• WORK TO BE COMPLETED: Arrange the stretch of the listing from the line containing "In the frame" through the end of the listing as a Markdown table with the columns No. and Text. Give each non-blank line its own numbered row and leave out the blank lines.

[Collected data]
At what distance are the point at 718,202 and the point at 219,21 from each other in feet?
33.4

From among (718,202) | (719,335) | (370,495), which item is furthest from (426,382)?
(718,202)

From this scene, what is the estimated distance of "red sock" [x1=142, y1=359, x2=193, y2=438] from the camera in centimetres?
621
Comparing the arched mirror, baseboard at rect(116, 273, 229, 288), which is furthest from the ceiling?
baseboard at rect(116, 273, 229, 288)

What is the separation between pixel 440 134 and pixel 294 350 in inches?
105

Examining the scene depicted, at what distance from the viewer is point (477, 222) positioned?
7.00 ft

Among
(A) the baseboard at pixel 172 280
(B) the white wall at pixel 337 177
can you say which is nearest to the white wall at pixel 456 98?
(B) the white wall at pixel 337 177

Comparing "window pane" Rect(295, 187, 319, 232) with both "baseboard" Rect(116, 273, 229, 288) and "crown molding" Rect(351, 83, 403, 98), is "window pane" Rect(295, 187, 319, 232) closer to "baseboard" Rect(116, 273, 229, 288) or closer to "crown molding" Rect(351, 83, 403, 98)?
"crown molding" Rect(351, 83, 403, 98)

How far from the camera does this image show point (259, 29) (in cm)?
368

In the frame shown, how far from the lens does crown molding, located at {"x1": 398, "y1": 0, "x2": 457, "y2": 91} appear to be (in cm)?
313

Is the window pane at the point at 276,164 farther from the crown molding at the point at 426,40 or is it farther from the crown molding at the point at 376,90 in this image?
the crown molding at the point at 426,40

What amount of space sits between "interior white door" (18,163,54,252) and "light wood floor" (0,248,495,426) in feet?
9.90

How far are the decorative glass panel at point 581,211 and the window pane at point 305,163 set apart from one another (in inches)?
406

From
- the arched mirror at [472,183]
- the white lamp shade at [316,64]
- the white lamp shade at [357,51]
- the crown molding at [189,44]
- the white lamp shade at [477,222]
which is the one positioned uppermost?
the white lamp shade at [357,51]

• TASK SOLUTION:
| No. | Text |
|---|---|
| 1 | In the frame shown, how far from the lens does crown molding, located at {"x1": 398, "y1": 0, "x2": 457, "y2": 91} appear to be (in cm)? |
| 2 | 313 |
| 3 | Is the window pane at the point at 276,164 farther from the crown molding at the point at 426,40 or is it farther from the crown molding at the point at 376,90 in this image? |
| 4 | the crown molding at the point at 426,40 |
| 5 | What amount of space sits between "interior white door" (18,163,54,252) and "light wood floor" (0,248,495,426) in feet? |
| 6 | 9.90 |
| 7 | How far are the decorative glass panel at point 581,211 and the window pane at point 305,163 set apart from one another (in inches)? |
| 8 | 406 |
| 9 | From |
| 10 | - the arched mirror at [472,183] |
| 11 | - the white lamp shade at [316,64] |
| 12 | - the white lamp shade at [357,51] |
| 13 | - the crown molding at [189,44] |
| 14 | - the white lamp shade at [477,222] |
| 15 | which is the one positioned uppermost? |
| 16 | the white lamp shade at [357,51] |